_ASSIGNED TASK:_ Below are several entries. Transcribe exactly those lines that fall from the one with "var nRnd = Math.floor((Math.random()" through the one with "html += '<div>';", end lines included.

_EXERCISE MATERIAL:_
Content starts

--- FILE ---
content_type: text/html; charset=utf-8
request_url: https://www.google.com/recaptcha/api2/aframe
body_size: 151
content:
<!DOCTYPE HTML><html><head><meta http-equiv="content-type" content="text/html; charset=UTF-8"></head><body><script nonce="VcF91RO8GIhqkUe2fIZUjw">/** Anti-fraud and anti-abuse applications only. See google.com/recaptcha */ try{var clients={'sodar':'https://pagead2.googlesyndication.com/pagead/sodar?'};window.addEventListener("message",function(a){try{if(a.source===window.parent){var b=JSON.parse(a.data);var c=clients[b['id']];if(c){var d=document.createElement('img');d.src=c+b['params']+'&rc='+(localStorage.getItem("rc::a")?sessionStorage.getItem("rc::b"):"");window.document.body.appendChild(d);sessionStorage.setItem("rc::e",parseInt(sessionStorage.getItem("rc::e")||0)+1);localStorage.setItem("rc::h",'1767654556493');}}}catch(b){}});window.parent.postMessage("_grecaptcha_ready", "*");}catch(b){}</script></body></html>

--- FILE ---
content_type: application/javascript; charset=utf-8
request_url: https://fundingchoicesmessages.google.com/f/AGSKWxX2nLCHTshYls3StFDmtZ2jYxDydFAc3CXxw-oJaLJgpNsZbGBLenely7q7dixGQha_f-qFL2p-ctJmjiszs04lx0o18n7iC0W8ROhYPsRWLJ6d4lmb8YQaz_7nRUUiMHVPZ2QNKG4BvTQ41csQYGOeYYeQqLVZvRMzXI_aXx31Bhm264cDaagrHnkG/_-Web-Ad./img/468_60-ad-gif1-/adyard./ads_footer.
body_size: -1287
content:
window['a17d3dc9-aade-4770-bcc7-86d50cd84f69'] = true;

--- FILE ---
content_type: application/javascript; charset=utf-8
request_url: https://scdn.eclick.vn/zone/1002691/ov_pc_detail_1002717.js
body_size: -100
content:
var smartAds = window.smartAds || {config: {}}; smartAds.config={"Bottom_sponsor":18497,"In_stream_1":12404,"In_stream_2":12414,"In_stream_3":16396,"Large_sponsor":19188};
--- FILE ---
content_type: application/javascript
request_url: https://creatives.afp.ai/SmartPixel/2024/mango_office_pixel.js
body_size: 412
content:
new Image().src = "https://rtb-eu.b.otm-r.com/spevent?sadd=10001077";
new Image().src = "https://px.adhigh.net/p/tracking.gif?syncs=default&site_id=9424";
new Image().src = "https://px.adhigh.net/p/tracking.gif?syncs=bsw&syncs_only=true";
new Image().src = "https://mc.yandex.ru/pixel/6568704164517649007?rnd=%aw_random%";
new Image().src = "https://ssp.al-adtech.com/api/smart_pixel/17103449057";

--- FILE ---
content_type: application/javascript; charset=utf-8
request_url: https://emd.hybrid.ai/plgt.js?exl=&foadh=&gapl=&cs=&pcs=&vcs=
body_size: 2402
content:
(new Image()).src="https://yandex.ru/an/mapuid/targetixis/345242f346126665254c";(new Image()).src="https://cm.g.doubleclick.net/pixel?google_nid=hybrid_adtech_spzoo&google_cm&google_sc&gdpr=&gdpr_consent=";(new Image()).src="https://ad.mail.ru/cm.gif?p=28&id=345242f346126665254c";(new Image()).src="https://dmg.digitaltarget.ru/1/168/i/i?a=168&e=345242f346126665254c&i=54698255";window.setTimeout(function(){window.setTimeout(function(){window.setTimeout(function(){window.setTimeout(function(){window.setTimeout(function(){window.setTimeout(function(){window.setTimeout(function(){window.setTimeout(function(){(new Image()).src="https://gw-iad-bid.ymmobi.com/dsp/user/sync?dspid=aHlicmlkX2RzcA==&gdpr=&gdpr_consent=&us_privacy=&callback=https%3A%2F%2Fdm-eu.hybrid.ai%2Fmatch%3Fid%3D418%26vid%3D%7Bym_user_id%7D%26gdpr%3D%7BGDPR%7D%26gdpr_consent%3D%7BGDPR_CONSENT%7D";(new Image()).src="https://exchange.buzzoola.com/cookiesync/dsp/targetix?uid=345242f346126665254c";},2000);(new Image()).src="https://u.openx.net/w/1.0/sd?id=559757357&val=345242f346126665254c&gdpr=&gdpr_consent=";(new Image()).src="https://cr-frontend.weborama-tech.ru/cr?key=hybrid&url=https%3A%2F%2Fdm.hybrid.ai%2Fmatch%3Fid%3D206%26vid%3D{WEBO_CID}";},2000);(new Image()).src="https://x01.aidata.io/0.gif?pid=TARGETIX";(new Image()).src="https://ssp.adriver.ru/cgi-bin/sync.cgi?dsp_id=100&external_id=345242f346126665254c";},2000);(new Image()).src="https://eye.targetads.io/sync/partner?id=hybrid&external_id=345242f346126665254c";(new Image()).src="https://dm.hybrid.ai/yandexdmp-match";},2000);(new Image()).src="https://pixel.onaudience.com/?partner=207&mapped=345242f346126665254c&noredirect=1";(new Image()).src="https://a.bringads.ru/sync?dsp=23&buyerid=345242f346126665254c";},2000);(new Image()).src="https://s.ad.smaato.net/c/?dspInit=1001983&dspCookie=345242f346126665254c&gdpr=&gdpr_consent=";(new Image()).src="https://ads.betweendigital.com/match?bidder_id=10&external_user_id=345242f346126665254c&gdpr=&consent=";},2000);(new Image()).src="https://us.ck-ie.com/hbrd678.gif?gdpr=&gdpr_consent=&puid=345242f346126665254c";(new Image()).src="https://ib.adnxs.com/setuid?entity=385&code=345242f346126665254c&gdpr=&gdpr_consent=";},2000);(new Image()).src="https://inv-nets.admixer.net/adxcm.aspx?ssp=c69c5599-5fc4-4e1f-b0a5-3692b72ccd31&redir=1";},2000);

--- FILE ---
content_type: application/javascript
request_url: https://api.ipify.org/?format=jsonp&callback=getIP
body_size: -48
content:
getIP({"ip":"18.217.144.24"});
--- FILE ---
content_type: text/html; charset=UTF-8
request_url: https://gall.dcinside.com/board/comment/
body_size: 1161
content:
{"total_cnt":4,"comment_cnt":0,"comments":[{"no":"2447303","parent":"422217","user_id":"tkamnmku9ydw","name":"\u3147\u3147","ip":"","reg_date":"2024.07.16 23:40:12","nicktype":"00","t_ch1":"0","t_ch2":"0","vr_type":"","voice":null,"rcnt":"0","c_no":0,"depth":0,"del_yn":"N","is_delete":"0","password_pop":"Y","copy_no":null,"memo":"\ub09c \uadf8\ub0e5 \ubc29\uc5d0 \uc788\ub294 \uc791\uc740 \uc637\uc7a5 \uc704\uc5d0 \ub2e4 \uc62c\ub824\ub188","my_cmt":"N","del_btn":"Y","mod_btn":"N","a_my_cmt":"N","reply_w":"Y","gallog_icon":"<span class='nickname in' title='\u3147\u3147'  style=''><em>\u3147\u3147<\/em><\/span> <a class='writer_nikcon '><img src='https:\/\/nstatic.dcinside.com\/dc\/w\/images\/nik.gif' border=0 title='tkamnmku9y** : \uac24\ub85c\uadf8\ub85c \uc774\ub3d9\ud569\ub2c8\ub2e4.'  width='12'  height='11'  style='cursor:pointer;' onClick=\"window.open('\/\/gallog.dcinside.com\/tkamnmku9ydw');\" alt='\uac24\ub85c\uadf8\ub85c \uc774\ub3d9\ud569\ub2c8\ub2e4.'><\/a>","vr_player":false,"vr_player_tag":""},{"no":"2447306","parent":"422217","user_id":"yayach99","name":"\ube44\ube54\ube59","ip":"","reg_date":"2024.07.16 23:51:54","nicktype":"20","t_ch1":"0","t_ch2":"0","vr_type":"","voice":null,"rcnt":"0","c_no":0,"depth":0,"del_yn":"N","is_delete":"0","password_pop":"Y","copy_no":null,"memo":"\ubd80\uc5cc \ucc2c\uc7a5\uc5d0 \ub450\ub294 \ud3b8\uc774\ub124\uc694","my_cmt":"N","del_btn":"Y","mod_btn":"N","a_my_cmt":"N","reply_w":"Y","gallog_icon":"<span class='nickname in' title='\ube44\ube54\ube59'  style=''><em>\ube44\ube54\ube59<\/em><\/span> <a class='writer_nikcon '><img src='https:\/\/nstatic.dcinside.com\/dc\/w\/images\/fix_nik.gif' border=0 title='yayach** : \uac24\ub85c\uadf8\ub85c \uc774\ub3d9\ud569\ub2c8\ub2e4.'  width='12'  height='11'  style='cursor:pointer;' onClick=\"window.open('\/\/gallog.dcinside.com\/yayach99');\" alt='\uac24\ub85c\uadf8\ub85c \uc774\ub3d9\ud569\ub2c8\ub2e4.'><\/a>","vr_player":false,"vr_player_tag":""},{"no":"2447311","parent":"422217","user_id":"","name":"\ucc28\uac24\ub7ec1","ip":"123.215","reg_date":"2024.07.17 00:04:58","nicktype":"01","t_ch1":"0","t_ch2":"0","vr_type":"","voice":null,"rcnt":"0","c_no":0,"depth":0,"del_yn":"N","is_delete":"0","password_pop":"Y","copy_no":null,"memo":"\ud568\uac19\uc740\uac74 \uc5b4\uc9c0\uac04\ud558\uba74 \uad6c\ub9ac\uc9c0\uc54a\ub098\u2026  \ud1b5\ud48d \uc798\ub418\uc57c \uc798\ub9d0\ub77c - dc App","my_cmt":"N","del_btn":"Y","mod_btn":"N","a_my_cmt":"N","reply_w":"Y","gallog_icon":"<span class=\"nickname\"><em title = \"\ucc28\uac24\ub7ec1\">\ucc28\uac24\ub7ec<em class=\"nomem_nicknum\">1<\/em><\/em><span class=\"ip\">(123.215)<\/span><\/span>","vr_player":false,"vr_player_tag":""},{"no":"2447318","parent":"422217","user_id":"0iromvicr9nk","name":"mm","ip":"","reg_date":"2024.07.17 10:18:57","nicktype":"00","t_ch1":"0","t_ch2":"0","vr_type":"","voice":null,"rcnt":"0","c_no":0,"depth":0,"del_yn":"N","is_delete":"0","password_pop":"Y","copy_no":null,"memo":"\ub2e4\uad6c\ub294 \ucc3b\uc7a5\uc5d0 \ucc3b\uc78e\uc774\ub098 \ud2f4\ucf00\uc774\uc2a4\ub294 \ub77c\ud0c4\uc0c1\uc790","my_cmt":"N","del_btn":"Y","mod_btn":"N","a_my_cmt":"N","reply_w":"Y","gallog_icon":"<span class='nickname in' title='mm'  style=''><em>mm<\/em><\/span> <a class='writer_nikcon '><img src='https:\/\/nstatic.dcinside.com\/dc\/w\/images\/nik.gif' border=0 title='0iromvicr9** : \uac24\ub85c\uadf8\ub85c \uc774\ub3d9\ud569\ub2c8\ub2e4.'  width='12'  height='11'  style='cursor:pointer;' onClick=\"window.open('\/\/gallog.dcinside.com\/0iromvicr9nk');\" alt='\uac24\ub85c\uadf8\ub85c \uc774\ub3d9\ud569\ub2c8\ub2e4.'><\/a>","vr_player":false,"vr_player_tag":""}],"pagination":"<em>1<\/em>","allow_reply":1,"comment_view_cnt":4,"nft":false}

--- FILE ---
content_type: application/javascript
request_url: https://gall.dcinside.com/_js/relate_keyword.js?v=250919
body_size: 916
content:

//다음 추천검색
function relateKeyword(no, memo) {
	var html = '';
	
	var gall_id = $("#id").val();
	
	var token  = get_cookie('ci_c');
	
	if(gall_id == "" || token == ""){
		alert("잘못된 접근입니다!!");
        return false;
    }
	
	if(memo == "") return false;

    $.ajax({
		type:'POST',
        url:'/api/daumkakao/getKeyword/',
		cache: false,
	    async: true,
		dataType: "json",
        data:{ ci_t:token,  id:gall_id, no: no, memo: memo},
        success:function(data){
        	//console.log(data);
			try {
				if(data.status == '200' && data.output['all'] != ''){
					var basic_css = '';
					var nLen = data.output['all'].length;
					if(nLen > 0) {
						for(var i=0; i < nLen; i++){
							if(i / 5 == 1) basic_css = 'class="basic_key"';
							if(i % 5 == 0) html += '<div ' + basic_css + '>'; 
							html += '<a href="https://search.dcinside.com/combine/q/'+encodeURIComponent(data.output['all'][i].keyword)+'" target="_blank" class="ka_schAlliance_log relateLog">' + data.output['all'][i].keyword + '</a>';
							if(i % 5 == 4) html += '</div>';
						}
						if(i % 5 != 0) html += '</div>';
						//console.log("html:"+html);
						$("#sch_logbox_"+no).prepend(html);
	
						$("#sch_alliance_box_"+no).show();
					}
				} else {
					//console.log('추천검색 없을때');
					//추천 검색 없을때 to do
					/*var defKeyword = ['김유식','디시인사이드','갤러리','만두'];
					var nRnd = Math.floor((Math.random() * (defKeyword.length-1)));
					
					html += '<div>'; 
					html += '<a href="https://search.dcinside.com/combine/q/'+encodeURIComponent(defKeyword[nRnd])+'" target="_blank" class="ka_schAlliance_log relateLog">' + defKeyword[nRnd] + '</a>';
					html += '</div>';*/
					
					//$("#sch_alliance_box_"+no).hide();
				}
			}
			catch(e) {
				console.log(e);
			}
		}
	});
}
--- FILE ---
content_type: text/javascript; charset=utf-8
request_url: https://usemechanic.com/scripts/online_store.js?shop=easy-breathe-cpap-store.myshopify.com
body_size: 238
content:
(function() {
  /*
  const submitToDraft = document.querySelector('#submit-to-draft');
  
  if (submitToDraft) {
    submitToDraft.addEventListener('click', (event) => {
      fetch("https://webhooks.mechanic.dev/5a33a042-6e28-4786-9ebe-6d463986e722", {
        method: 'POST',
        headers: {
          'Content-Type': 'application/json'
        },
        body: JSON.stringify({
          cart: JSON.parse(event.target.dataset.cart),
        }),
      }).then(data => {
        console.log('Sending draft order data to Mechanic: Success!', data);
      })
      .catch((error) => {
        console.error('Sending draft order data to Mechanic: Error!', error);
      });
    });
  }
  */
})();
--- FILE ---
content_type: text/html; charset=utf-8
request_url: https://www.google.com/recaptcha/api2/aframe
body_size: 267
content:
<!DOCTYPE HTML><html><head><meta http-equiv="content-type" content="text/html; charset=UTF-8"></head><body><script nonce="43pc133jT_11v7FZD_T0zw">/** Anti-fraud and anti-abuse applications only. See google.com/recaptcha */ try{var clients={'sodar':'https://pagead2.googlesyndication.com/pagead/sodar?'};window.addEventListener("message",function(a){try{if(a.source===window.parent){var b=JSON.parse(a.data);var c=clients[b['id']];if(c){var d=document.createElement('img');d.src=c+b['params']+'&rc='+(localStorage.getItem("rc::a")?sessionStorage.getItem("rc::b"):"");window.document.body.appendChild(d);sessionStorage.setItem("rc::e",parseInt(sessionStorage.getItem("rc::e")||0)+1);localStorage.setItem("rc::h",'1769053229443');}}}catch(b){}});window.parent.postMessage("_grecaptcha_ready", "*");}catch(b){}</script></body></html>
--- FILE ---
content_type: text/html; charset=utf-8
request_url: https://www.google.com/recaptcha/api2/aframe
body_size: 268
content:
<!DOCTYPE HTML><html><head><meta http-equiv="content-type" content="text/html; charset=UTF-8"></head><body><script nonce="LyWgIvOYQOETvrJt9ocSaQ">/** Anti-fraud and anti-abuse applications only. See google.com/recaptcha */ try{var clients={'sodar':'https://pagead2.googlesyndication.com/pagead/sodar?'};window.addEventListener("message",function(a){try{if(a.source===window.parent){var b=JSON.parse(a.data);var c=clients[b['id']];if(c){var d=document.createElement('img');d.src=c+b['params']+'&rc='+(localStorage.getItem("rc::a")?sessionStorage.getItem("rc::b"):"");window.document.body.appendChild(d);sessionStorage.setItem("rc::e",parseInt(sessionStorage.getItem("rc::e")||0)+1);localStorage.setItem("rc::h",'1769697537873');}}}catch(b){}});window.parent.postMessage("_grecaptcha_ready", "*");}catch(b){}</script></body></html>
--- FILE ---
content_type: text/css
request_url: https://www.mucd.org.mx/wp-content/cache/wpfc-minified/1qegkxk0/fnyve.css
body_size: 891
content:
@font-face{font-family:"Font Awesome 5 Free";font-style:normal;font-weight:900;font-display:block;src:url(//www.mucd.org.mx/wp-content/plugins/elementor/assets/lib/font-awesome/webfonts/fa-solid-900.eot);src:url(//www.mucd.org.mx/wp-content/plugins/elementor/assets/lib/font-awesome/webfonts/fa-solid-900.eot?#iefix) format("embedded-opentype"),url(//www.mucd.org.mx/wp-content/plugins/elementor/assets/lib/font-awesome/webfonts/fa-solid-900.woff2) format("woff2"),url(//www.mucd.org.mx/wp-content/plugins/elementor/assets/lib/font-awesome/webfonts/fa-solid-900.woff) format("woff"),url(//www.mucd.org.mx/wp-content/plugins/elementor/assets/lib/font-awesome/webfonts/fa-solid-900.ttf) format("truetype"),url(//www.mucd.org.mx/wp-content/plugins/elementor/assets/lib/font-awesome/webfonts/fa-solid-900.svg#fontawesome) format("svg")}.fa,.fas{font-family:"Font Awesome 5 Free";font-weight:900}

Content ends

_SOLUTION TO THE EXERCISE:_
					var nRnd = Math.floor((Math.random() * (defKeyword.length-1)));
					
					html += '<div>'; 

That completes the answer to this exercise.